The warm water covered my small feet; the warmth eddied and massaged my toes and then my ankles. Rising slowly up my calves and then to my thighs, I inhaled softly as the warm water rose up to my crotch and flooded my pussy, the warmth of the water matching the surprising and unexpected warmth of my sex.
Waist deep in the water I dove cleanly just as the next wave rolled towards me. Remembering those swimming lessons from so long ago, my body flexed and moved effortlessly through the water. Engulfed, I dove deeper; I felt the water's movement over my flat stomach, around my abs, hugging the curves of my breasts, arching my back I stroked hard for distance before rising to the surface.
Twisting as I approached the surface, I timed my surfacing between waves. Now a distance from the shore, the waves were smaller and I allowed myself to float. Relaxing, I lay on the surface, my naked body floating on the silvery water. I floated as the stars appeared in the sky and allowed the warmth of the water to find every single part of me.
After an eternity, I stroked towards the shore, the tiredness, the long stress of the unsuccessful court process, the reading of the decision against me; all now seemed to run off me like the the water that streamed from my body as I started to wade onto the shore.
The sun had now sunk into the ocean but a full moon was rising in the opposite direction and the sky was a blackish orange as the stars began to poke through the growing darkness.

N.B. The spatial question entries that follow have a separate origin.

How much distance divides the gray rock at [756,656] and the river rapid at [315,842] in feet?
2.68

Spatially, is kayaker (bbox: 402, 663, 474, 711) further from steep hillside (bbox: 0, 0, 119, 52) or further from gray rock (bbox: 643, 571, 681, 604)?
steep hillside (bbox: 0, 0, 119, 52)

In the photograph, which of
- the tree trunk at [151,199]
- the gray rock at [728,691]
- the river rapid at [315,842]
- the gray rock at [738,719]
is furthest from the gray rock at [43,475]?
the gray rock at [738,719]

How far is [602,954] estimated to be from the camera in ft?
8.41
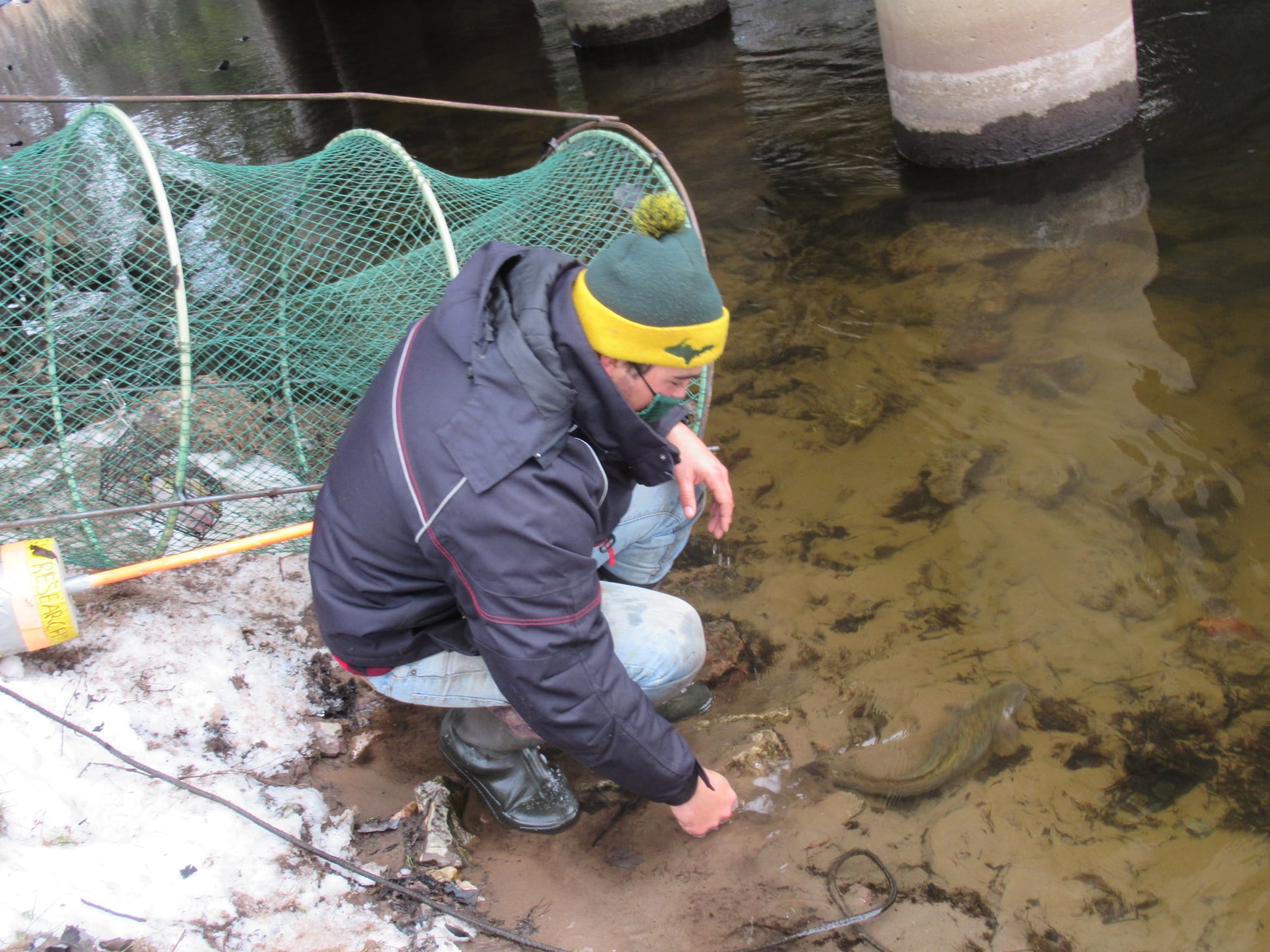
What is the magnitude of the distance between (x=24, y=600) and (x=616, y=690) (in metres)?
1.64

I walked up the beach, leaving my clothes where they lay, the sand still warm beneath my small feet.
I stood, alone on the empty beach, a warm breeze caressing and drying my naked body. It had been months since I had felt the urge to explore my sexuality, now nude and relaxed, I could feel those desires returning. Looking up and down the darkening beach, a thought came to me and I decided to follow it.

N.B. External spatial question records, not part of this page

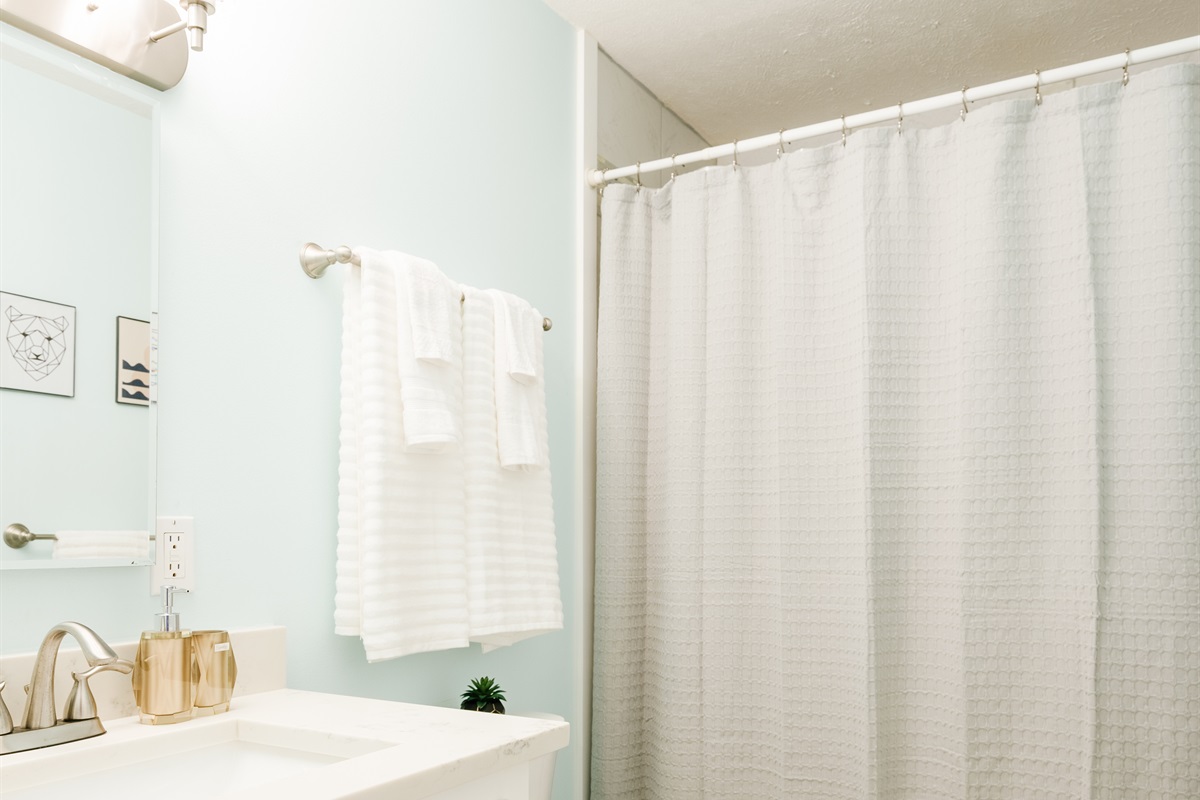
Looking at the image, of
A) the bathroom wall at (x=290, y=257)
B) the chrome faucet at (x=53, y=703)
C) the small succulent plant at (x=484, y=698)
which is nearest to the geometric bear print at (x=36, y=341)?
the bathroom wall at (x=290, y=257)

I looked up at the stars and then lay down on the warm sand. The breeze felt like a thousand excited fingers on my cool skin. I lay back and let my fingertips trace small meandering circles on my body. My unpainted fingernails and soft touch explored my curves and sensitive skin. At first, I ignored my naughty bits, making smaller circles and big circles, my touching sent cold shivers through my body and butterflies into my stomach.